Saturday, August 4, 2018

Sometimes the Truth Is Somewhere In Between

Alfie Kohn linked to this opinion piece on TED Talks, and while I'm sympathetic, I have some objections.

"Picture this," Julie Bindel begins. "A darkened auditorium, an attentive, cult-like audience staring ahead expectantly, hardly daring to breathe; a huge screen on which there is an image no one can decipher."  Excuse me -- "cult-like"?  The rest of the article is written in the same lazy style, which is unfortunate for Bindel's complaint that TED "style appears to be given a hundred times more thought than content" and that "the style puts me off devouring the content."  Style is pretty much all there is to Bindel's piece; there's not much thought in it at all.  And I'm basically sympathetic to her position, which is why I clicked through in the first place.

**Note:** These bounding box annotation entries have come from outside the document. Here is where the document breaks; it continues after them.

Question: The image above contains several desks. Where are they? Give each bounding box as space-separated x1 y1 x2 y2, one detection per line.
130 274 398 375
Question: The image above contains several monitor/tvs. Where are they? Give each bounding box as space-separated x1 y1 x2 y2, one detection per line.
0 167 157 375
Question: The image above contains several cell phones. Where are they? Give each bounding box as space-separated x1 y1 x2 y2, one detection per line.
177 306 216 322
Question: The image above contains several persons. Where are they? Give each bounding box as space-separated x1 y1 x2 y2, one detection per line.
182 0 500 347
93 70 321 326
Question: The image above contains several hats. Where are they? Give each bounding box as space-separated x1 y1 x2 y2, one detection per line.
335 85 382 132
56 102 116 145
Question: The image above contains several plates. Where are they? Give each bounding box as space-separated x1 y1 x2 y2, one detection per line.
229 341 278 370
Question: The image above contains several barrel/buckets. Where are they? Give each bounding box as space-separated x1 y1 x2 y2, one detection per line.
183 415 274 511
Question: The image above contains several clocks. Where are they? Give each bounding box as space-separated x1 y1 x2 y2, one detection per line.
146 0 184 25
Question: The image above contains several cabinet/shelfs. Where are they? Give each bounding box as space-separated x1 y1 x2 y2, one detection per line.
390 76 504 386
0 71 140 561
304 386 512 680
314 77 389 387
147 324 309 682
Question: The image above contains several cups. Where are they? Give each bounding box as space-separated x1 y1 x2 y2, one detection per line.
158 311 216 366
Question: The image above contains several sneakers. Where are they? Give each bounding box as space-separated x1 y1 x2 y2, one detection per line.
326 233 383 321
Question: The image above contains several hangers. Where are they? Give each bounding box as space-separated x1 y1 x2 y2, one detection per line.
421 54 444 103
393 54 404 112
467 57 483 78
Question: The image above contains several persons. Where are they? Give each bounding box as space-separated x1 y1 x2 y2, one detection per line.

She builds up to her smashing conclusion thusly:
I often give talks to both small and large audiences, and always feel nervous beforehand. This used to bother me, after decades of public speaking, but I then realised that being nervous is respectful of those who are there to hear me. Why would anyone wish to listen to some overconfident, over-rehearsed guru? Why would I want to subject them to a performance?
Um, well, maybe because giving a talk is a performance.  I wonder if Bindel has defined "performance" tendentiously to mean "something other than what I do" -- she doesn't specify.  If that's what she's doing, it's disingenuous and therefore disrespectful to her readers; if not, then she's merely wrong.

I've done a fair amount of public speaking over the years, though rarely on preset topics: usually, as with the GLB Speakers Bureau, I'm up there to answer questions, so what I say depends partly on the questions I'm asked.  But most of the questions we're asked are the same, on issues and topics that I've been thinking about for decades.  When I'm formulating an answer, I'm also conscious that I'm communicating with an audience, and I hope to be memorable, maybe funny, to say my say so as to make an impression that will stay with them.  That's a performance.  Am I nervous?  Not in the panel context.  But I don't think I'm "over-rehearsed" either.

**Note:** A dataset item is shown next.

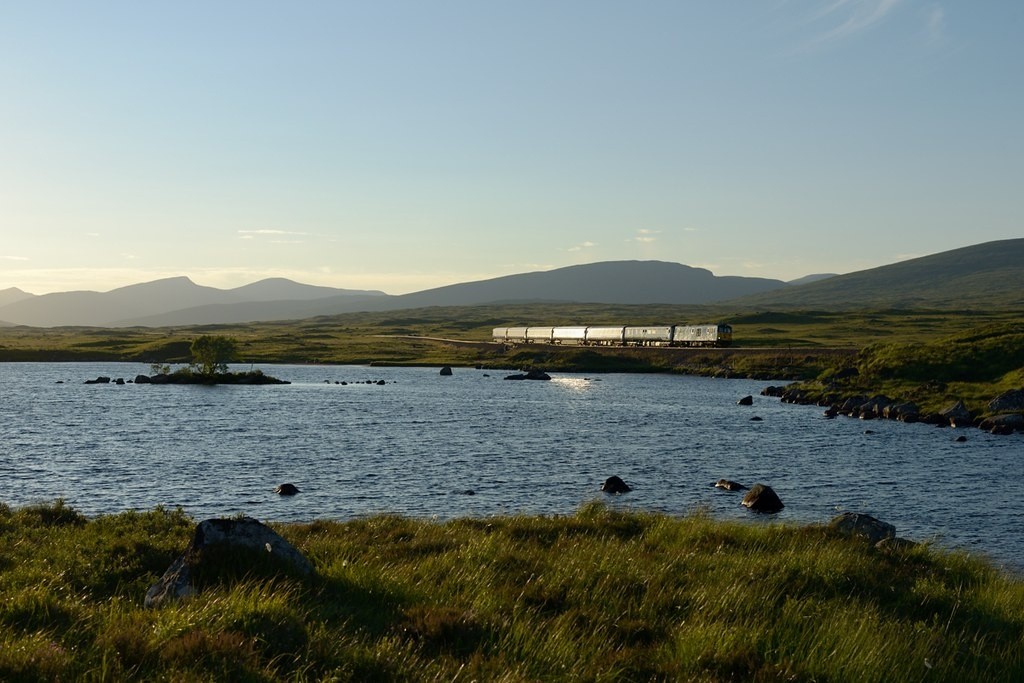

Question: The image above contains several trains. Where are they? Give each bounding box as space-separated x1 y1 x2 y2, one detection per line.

"Over-rehearsed" might be disrespectful to the audience, but then so would under-rehearsed be.  I doubt that Bindel simply stands up and wings it with no preparation at all.  Nor, I hope, does she stand up and draw a blank, gaping open-mouthed at her audience.  That would be spontaneous, natural, "real."  It would also probably generate some complaint from the people who'd shown up hoping to hear her say something substantial.  Spontaneity is, in this context, an illusion.  A performer plans and prepares so as to seem natural and spontaneous; it takes a lot of work and talent to create that illusion.  So for once, it seems to me, the truth lies somewhere between "over-rehearsed" and "under-rehearsed."  The sweet spot can't be specified in advance.

I agree with some of Bindel's objections to TED Talks, but she hasn't thought her position through.  I find myself wondering, for example, about that standard TED Talk style, which I imagine is indeed the result not only of rehearsal but of guidance by the organization.  I find it annoying too, but evidently many people don't.  It reminds me of the conventions of stage acting and indeed of public speaking a century ago, where hopefuls were taught the proper gestures to go with and convey emotions.  The survival of elements of this style is what makes it difficult for me to watch early silent movies.  But that didn't bother most of their original audiences, apparently.  I suspect that the same applies to TED talks, and it's as absurd to speak of their audiences as "cult-like" as it would be to apply that epithet to early 20th century movie or stage or Chatauqua audiences.

Yeah, the TED style annoys me too.  But when I do listen to or watch a TED Talk, it's usually the content that bothers me.  Good content is always hard to find.  In Julie Bindel's case, it's both style and content that bother me.  First pluck the beam out of thine own eye, Ms. Bindel.